Faisant le tour des pharmacies, Abbas peine à trouver de l’aspirine. D’autres cherchent quasi désespérément du lait infantile. Dans un Liban miné par les crises et les pénuries, les médicaments, y compris pour combattre la Covid-19, se font rares. «J’ai demandé deux médicaments, sans succès», s’agace Abbas Souleimane, 37 ans, en sortant d’une pharmacie de Beyrouth.
Le seul choix qui lui reste est de se tourner vers le marché noir, qui prolifère y compris sur les réseaux sociaux. Confronté à un effondrement économique et à une propagation du coronavirus, le Liban connaît une sévère pénurie de médicaments, la plupart importés.
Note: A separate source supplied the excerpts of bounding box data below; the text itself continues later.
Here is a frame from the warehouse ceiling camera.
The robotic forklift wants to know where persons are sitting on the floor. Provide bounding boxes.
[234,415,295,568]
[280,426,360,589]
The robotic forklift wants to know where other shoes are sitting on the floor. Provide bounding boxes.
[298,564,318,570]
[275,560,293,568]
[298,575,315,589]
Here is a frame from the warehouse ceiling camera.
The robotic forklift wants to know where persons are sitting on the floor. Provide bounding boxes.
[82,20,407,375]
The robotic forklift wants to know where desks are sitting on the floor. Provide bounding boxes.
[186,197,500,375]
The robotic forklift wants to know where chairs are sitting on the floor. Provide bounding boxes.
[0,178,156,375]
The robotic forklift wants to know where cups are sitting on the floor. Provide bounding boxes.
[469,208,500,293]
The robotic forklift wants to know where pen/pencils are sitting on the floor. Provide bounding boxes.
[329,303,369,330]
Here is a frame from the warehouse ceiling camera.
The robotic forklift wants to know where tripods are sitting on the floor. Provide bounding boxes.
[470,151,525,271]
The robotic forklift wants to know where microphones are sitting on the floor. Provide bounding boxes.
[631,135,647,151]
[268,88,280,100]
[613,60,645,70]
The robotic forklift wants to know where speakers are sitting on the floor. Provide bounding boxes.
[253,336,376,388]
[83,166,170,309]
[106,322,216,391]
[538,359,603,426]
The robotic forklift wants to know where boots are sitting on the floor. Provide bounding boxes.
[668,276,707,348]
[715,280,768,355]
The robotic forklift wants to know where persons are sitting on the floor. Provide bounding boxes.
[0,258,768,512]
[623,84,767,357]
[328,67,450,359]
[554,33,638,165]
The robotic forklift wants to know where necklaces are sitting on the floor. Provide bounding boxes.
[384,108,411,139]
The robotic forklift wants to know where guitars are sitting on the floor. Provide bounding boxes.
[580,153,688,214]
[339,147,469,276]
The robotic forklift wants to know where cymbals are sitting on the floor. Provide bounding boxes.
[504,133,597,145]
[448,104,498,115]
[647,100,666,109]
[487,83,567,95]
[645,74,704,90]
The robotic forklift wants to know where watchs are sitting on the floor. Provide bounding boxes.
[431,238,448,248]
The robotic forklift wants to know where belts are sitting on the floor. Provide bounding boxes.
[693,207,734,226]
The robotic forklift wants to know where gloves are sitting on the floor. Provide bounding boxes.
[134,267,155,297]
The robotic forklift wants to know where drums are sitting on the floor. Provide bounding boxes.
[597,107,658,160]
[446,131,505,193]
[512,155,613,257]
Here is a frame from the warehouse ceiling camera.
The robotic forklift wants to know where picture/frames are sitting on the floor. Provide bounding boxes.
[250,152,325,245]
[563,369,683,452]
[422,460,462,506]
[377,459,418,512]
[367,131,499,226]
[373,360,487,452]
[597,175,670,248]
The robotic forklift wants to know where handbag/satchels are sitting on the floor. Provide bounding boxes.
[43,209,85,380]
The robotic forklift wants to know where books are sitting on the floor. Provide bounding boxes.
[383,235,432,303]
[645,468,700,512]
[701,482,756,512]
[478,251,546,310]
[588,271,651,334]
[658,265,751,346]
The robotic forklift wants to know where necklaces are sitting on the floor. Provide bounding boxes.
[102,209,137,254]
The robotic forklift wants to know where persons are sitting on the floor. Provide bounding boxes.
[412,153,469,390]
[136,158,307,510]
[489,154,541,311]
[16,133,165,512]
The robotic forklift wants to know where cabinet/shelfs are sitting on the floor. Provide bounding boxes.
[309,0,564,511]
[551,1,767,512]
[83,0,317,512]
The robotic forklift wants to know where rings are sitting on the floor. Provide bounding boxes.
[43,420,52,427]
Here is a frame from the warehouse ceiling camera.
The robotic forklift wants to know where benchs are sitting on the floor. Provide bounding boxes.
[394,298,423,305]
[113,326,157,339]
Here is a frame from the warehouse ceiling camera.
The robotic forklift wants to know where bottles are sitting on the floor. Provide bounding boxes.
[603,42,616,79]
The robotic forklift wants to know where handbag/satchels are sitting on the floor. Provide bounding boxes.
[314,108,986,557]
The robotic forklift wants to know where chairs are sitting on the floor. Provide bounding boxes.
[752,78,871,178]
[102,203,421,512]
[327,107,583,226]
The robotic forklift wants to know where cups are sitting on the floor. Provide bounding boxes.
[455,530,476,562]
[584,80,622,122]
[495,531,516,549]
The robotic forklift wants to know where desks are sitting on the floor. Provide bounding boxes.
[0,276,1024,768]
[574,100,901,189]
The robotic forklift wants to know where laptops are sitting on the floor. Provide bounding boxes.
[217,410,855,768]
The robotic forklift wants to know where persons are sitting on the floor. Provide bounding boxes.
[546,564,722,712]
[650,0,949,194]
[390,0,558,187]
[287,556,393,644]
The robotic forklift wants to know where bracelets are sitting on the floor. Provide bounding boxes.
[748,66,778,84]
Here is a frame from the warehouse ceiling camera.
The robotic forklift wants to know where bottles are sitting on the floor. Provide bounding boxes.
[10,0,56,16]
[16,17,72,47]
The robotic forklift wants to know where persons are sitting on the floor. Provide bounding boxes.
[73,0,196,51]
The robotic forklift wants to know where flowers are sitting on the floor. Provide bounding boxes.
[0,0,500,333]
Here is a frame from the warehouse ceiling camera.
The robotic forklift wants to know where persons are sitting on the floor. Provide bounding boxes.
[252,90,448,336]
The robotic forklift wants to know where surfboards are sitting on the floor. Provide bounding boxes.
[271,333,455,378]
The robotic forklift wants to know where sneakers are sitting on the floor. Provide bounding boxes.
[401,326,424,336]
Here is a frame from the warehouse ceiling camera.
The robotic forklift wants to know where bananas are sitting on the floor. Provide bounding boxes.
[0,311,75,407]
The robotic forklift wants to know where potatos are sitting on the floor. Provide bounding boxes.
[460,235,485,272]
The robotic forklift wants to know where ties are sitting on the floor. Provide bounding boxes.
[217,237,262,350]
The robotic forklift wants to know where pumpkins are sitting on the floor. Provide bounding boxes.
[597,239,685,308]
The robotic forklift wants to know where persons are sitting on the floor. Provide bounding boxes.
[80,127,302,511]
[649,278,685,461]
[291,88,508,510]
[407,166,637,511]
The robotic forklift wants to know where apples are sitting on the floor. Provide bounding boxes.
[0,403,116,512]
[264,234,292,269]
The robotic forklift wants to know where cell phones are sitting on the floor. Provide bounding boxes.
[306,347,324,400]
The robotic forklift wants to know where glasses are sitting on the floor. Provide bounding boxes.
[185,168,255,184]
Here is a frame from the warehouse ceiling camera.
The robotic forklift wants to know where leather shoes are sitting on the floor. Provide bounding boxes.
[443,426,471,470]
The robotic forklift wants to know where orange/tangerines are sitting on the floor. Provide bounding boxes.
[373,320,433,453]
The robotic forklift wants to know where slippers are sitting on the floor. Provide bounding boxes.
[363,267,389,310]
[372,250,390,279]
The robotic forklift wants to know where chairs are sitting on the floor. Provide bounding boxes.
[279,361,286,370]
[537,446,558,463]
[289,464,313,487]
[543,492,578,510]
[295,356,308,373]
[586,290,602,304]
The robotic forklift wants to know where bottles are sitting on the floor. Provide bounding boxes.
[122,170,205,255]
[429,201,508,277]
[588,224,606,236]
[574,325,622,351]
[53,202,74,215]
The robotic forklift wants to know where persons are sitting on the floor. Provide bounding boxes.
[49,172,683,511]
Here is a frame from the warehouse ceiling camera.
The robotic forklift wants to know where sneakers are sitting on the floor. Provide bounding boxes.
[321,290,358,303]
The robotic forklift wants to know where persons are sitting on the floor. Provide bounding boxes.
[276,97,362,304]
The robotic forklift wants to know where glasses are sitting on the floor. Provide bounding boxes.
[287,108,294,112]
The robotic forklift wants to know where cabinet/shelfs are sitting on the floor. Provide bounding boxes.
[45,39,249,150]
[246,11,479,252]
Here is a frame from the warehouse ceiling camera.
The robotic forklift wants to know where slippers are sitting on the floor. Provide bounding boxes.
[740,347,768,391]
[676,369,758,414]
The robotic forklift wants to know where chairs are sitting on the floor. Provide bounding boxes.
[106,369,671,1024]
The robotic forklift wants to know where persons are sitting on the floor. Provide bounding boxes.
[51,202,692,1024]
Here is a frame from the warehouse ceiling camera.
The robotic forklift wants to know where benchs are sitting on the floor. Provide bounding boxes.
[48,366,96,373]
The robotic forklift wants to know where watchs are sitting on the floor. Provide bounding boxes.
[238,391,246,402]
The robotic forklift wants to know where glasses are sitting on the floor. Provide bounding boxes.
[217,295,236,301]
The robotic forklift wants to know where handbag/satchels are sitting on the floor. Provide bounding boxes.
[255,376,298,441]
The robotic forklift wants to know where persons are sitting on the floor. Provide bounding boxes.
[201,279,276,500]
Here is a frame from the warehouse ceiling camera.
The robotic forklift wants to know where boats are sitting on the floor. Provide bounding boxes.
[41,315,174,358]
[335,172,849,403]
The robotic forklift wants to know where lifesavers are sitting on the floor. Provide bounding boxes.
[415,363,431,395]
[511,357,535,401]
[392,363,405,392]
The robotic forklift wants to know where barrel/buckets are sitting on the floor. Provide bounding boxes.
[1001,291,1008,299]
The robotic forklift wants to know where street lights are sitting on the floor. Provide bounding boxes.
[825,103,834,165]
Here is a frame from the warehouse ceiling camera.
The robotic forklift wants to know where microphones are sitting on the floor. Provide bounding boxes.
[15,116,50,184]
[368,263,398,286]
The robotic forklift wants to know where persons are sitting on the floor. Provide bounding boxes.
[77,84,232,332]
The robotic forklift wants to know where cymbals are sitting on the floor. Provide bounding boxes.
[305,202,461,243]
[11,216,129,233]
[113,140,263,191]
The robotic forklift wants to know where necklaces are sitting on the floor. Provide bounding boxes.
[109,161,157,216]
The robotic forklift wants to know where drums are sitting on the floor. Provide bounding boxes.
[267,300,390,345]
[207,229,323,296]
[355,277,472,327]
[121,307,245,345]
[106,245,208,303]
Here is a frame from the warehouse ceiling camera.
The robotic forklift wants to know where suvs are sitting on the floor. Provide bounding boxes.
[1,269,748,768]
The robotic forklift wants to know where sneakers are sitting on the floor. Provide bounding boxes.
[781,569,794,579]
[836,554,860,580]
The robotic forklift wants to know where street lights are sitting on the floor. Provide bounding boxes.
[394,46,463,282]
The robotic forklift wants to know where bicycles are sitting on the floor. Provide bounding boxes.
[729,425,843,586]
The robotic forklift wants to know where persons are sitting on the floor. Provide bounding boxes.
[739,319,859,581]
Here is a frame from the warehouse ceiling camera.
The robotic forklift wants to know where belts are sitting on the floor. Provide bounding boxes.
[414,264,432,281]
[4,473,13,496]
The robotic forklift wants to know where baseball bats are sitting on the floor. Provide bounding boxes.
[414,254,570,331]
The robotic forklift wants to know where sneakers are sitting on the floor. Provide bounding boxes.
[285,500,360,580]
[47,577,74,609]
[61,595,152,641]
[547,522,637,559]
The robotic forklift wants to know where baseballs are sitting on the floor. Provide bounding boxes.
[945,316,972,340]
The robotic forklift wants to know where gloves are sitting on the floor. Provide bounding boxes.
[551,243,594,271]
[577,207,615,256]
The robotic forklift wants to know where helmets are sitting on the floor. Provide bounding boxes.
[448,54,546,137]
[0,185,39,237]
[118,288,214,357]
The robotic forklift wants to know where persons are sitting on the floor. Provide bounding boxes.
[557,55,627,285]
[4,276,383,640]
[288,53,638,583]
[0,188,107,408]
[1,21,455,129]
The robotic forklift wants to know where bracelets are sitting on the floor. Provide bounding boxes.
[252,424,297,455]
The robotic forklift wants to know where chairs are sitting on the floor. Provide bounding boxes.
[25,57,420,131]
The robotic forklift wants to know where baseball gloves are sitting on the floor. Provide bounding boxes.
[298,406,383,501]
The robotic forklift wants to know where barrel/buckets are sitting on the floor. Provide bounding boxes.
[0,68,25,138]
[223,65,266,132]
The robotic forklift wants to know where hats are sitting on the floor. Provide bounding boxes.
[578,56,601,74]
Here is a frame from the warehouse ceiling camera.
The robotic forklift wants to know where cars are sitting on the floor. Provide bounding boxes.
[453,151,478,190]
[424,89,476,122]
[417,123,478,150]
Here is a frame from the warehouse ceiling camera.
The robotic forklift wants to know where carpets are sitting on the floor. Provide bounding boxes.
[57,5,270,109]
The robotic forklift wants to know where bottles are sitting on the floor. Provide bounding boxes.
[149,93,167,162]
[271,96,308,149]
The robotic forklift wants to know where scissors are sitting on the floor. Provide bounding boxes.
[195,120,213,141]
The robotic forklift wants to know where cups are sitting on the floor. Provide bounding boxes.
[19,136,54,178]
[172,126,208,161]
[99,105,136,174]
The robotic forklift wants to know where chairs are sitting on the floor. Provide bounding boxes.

Qu’il s’agisse de la Covid-19, des maladies chroniques, voire des antidouleurs ou de simples vitamines, les Libanais font la queue devant les pharmacies, pour finir souvent par en ressortir bredouilles.
Après la saturation des hôpitaux, des Libanais se sont précipités pour acheter préventivement des bouteilles d’oxygène, devenues ensuite quasi introuvables. Ce qui a poussé les gens à lancer des SOS sur Facebook. Deux entreprises vendant de l’aspirine ont mis elles sur le marché en janvier plus de 500.000 boîtes, contre 200.000 par mois en moyenne en 2020, explique à l’AFP Karim Gebara, président du Syndicat des importateurs pharmaceutiques. «Malgré cela, le médicament n’est plus disponible.» Et quand, dans les médias ou sur les réseaux sociaux, un médicament est vanté pour son efficacité supposée contre le virus, la demande monte aussitôt en flèche. Comme c’est le cas dernièrement de l’ivermectine.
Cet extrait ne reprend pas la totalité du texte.